Возмущенный видом французского солдата, которого должны подвергнуть палочному наказанию, я бросился к нему с саблей в руке, грозя убить первого, кто осмелится прикоснуться палкой к солдату моего императора!.. Экипаж обер-гофмаршала Дюрока охранял курьер Наполеона, известный на всех заставах Европы под именем Мусташ (то есть ■<Усач»). Этот человек был силен, как Геркулес, и необыкновенно смел. Он сопровождал императора в двадцати сражениях. Как только он увидел меня среди пруссаков, он прибежал ко мне и по моему приказу принес четыре заряженных пистолета, которые находились в экипаже. Мы освободили Арпена. Я вооружил его двумя пистолетами и, посадив в экипаж, поместил рядом с ним Мусташа и заявил коменданту крепости, что этот экипаж принадлежит императору, на нем императорские гербы, и поэтому для французского драгуна он представляет собой священное убежище, куда я запрещаю пруссакам входить под страхом получить пулю в лоб. Я приказал Мусташу и Арпену открывать огонь, если кто-нибудь войдет в экипаж. Комендант крепости, видя мою решительность, сразу оставил в покое своего пленника и отправился за приказом своих начальников. Тогда, оставив Мусташа и Арпена с пистолетами в руках в экипаже, я отправился к королю и попросил одного из его адъютантов войти в кабинет Его Величества и сказать обер-гофмаршалу Дюроку, что я должен обсудить с ним срочное дело. Дюрок вышел, и я сообщил ему о том, что произошло.
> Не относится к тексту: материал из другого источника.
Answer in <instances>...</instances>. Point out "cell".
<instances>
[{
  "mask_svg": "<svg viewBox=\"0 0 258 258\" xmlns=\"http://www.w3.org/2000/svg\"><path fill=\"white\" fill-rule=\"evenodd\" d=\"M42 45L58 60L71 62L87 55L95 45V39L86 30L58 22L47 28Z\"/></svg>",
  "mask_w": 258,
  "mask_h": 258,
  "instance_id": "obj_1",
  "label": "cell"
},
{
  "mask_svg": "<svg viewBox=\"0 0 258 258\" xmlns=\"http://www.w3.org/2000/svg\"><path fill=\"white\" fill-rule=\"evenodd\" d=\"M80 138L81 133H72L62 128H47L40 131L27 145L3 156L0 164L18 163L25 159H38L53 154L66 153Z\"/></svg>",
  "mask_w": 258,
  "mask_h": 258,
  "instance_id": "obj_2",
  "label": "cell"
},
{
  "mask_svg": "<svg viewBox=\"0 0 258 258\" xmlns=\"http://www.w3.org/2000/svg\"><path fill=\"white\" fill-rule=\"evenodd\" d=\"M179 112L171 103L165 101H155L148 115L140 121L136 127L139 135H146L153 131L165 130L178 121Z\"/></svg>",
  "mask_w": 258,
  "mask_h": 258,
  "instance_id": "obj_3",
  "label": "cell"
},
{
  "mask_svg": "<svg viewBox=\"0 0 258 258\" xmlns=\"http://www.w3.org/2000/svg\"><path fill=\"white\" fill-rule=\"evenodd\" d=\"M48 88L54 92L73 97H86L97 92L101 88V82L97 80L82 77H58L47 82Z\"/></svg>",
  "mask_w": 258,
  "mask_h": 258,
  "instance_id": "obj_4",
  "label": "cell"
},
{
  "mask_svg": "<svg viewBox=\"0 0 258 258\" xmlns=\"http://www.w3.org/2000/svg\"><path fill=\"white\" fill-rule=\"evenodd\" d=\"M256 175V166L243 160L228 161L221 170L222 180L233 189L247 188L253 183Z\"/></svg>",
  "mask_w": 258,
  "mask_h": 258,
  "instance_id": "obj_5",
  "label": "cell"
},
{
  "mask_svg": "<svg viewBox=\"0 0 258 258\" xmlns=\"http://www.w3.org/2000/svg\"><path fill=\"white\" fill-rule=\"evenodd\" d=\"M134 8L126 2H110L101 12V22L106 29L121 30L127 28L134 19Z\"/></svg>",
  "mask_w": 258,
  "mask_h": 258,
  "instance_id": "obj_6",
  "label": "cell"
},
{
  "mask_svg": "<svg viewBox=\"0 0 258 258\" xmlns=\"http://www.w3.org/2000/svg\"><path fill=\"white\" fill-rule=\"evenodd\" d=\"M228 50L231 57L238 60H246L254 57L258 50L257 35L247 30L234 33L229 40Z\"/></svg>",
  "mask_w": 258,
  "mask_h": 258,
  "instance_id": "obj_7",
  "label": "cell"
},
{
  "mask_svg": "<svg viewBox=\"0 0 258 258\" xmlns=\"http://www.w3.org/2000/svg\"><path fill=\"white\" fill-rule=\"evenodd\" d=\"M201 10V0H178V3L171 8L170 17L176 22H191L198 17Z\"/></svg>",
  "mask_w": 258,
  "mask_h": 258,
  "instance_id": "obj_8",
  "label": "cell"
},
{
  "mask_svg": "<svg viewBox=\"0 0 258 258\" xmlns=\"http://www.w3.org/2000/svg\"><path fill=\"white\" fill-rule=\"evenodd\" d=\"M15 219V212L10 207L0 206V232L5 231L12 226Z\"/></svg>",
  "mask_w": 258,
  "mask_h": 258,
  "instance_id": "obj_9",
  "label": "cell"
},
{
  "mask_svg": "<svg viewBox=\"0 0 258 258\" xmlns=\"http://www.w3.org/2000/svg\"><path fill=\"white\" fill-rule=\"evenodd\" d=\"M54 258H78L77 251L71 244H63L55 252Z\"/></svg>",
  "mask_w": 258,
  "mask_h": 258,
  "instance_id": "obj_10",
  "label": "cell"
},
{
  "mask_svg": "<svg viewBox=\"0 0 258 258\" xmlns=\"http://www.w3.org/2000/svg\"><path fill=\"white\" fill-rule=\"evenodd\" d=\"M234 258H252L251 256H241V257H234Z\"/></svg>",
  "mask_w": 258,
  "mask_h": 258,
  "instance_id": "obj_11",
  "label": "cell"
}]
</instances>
Узнав, что пруссаки хотели избить палками французского солдата, маршал, разделяя мое возмущение, сразу вернулся к прусскому королю п заявил ему решительный протест. К протесту он добавил, что если этот приговор будет приведен в исполнение, то с полной уверенностью можно сказать, что император прикажет наказывать палочными ударами не солдат, а пленных прусских офицеров... Прусский король был человеком очень мягким, он понял, что с воинами каждой страны следовало обращаться в соответствии с законами их чести. Поэтому он повелел освободить драгуна Арпена, и, чтобы сделать приятное Наполеону, которого он в этот момент просил о заключении мира, король предложил обер-гофмаршалу Дюроку передать ему 500 французских пленных, если тот пообещает отправить королю такое же число пруссаков. Дю-рок согласился, и мы с адъютантом прусского короля объявили эту хорошую новость французским пленным, которые очень обрадовались... Мы тут же переправили их через реку, и спустя час все они уже были на другом берегу посреди своих братьев по оружию.